Era la última madrugada restante en aquel inolvidable lugar, mi tierra natal, Honduras. Como previo a cualquier otro viaje, mi despertador personal, mamá, interrumpió mi sueño a las seis de la mañana. Será que evitaba caer en depresión, automáticamente me dispuse a cepillarme los dientes, vestirme y demás sin dedicar ni segundos en pensar que me iba.
Después, salí a la terraza, el sol se asomaba por la colina. Me avisaron de que era la hora. Respiré hondo un par de veces, llenando mis pulmones de aire catracho, ahora sí que es la hora, pulmones cargados y maletas pesadas. De camino al aeropuerto, contemplé cómo se aclaraba el día y cómo los coches iban armando entre todos un rompecabezas completo en la carretera. El tráfico, el gallo de la ciudad que anuncia el comienzo de cada día, es un dato memorable y agradable sólo cuando no quieres desenterrarte de un sitio, alarga el tiempo...
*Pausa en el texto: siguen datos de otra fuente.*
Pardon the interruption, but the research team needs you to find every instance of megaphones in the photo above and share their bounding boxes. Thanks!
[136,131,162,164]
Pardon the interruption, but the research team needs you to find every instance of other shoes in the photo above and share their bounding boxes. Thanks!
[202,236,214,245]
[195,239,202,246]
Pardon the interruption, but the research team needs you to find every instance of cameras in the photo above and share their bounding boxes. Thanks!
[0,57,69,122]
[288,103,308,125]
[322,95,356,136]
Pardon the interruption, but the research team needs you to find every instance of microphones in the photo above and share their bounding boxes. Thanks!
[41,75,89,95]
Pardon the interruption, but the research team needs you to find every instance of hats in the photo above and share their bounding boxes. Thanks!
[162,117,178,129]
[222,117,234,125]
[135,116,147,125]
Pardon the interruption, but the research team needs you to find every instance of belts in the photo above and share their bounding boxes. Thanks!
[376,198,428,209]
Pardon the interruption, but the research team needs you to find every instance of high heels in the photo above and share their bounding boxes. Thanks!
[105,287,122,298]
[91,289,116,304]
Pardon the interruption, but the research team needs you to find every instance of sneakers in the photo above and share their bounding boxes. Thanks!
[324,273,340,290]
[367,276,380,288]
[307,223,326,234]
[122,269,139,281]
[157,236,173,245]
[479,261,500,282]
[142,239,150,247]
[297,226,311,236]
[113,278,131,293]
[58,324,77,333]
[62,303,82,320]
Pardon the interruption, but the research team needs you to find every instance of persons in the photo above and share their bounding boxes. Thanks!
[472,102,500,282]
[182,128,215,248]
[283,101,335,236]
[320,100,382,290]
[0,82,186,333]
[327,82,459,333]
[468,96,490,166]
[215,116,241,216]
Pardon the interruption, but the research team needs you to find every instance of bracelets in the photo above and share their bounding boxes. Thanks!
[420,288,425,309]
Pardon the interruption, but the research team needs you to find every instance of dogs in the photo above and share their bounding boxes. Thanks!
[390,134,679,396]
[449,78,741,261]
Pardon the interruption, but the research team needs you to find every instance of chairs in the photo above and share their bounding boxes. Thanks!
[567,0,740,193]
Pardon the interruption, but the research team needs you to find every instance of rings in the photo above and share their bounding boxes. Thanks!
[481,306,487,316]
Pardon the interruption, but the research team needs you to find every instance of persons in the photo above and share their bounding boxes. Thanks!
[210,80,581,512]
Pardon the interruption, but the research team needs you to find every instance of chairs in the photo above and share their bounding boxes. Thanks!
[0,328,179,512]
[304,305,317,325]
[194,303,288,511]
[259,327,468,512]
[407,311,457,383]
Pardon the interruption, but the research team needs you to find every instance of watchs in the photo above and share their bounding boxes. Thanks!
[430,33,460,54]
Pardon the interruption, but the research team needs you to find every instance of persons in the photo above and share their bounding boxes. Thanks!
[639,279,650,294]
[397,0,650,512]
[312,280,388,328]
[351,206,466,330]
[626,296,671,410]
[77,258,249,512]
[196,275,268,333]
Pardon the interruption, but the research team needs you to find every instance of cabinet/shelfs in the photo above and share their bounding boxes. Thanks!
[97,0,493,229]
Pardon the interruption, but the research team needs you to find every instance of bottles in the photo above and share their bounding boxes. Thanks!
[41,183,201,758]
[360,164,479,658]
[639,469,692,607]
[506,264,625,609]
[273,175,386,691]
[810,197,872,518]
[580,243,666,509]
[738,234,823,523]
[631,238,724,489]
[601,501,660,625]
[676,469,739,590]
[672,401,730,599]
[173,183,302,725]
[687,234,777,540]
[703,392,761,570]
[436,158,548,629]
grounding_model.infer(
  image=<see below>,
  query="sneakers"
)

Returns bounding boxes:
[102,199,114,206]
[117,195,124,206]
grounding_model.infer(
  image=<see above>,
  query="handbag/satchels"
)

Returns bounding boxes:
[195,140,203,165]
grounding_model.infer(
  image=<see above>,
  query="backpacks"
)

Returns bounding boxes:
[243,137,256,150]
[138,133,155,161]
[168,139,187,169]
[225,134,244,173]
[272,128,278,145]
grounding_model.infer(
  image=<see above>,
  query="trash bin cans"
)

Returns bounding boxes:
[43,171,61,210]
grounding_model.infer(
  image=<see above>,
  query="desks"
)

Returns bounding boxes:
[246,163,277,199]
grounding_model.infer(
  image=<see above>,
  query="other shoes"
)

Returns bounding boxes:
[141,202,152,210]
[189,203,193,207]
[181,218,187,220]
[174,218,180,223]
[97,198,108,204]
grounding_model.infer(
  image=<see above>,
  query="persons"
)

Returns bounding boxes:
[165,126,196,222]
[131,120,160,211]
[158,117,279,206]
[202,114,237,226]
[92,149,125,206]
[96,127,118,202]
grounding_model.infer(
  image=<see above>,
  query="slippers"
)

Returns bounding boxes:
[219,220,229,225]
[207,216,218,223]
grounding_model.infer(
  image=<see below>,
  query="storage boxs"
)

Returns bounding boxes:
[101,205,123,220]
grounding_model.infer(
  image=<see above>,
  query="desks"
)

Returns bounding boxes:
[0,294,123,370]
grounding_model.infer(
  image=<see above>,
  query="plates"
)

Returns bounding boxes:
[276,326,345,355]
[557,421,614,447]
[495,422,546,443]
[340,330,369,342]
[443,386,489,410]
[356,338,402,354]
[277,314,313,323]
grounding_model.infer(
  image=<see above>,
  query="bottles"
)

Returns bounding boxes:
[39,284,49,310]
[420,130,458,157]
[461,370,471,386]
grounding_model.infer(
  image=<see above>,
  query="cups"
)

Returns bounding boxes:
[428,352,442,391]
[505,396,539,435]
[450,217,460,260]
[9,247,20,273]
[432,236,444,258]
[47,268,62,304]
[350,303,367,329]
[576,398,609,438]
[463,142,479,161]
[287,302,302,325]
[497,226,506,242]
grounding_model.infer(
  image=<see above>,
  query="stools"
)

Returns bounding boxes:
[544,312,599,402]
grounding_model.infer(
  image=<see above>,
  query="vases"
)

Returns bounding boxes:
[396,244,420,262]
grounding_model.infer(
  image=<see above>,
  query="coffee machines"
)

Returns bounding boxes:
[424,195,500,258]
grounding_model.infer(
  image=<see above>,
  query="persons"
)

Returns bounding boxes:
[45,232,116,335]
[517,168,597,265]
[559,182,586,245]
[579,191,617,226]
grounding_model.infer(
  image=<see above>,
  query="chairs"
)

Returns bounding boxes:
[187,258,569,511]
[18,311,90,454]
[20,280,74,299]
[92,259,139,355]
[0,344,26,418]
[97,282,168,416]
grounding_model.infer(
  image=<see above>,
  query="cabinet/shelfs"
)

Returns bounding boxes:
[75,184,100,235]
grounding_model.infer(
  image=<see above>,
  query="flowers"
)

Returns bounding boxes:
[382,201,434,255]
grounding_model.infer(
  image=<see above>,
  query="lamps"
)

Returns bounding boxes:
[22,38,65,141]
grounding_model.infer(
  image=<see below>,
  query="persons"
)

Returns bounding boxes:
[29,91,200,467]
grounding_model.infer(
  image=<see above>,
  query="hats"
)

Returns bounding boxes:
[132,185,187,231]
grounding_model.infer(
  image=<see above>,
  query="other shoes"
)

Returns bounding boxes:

Dentro del aeropuerto no ocurrió nada fuera de lo previsto: cola para facturar, esperas inquietantes, etc. Subimos por las escaleras mecánicas para entrar a la sala de embarque. ¡No! La despedida...Dije adiós, di y recibí abrazos, me alejaba, seguía agitando la mano. Mis lágrimas no cayeron hasta que lo vi llorar. ¡Lo vi llorar! Jamás lo había visto así, desde luego la mejor manera de demostrar cariño y afecto por una persona es sentir dolor por su ausencia, mientras más dolor, más amor.